As policymakers debate potential changes to accountability under the No Child Left Behind Act, a new report from the George W. Bush Institute argues that even America’s top school districts are “mediocre” compared to other industrialized countries.
The report, published in an online preview of the Winter 2012 issue of Education Next, argues that when average district achievement in math or reading is compared to average achievement in those subjects for students in industrialized countries, as measured on the Program for International Student Assessment, or PISA, even wealthier districts in areas like Beverly Hills, Calif., or Fairfax, Va., come out in the middle of the pack or worse.
The report’s accompanying interactive website allows users to look at how 13,636 school districts would rank in student achievement in comparison to the average student performance in 25 industrialized nations in math and reading. It also breaks out comparisons of average student performance in three countries: Canada, Norway, and Singapore. In the well-to-do Washington suburb of Fairfax, Va., for example, the average math performance would place its students in the 49th percentile, just below the average of the 25 peer countries.
“We thought it was important to name the districts, because people have an amazing ability to rationalize away the results they see. They have an amazing ability to say, well, that’s very sad, but it’s not what’s happening in my district,” said Jay P. Greene, a professor of education reform at the University of Arkansas and an institute fellow, who co-authored the report with Josh B. McGee, the vice president for public accountability initiatives at the Laura and John Arnold Foundation.

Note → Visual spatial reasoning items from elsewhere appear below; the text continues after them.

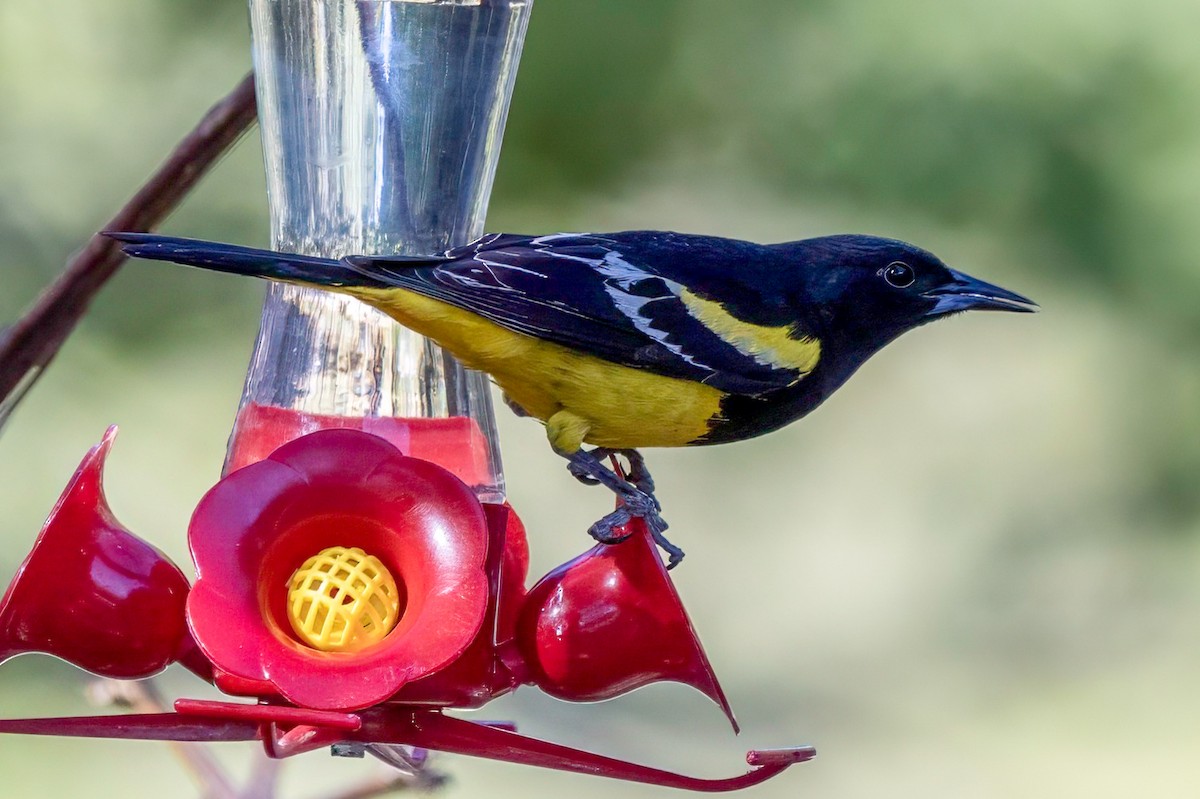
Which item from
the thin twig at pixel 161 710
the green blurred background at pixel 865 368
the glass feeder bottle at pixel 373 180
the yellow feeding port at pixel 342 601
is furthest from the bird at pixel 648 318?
the green blurred background at pixel 865 368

“As long as the suburban elite believe that, they won’t commit to real education reform on a large scale,” Greene told me. “To do a lot better, what’s becoming clear to me is we have to make suburbanites understand that education reform is not just about poor kids in the city, but that education reform is about their own kids.”
The report is likely to become a hot talking point in the ongoing debates about global competitiveness and international benchmarking, but education watchers may want to go through the findings with a fine-toothed comb. The report is the first to attempt to create international rankings at the district level, and researchers are already raising serious concerns about the validity of its global comparisons.
“The methodology in this report is highly questionable,” warned Jack Buckley, commissioner of the National Center on Education Statistics.
The problems stem from the difficulty of making international comparisons in the first place. There is no test given to every student across industrialized countries, so Greene and McGee came up with their rankings by using three testing systems made for very different purposes:
• Myriad state assessments used for NCLB accountability annually at grades 3 through 8 and once in high school, usually at 10th grade;
• The National Assessment of Educational Progress, which is given to a representative sample of 4th and 8th grade students in math and reading in each state in odd years, including 2003, 2005, and 2007; and
• PISA math and reading exams, which are given to a representative sample of 15-year-olds in each of the participating countries in the Organization for Economic Co-operation and Development once every three years, including 2003, 2006, and 2009.
The researchers had to consolidate average proficiency scores for students across different ages and tests covering different material, which in many cases were not administered in the same years.
Greene said that while state, NAEP, and PISA tests cover different content across different grades, “the tests should correlate with each other because they are getting at some underlying amount of knowledge.
“That’s why we feel comfortable with making the comparison across tests and across grades,” he said. “If you are at the top of the heap in 6th grade, you are likely to remain at the top in 10th grade.”
Greene noted that the rankings of 15 large urban districts on the NAEP’s Trial Urban District Assessment match up with those districts’ rankings in the current report’s calculations, but he added that the study was not able to compare its estimated PISA rankings for districts with actual PISA rankings in states or districts that took the test, such as Scarsdale, N.Y.
That is likely to be a problem, Buckley said, because without outside confirmation of the international comparisons, the study must assume that students would not change as they grow and countries would not improve or decline relative to each other over the years.
“There’s more interpolated data for PISA in this than there is actual data,” Buckley said of the report. “Simple linear modeling is unlikely to capture the true growth characteristics of the PISA countries.”
The report is likely to percolate conversation about how best to compare American students to their peers—and eventual competition—in other countries, but also may help spur the next level of international education research, going beyond rankings to look at how policies, teaching, and resources in different countries affect student achievement.
“We’re not measuring the value-added of schools or of teachers; we’re just measuring the level of achievement,” Greene said. “We’re just like a big thermometer; we want to know what temperature it is, not the weather patterns that got us that way.”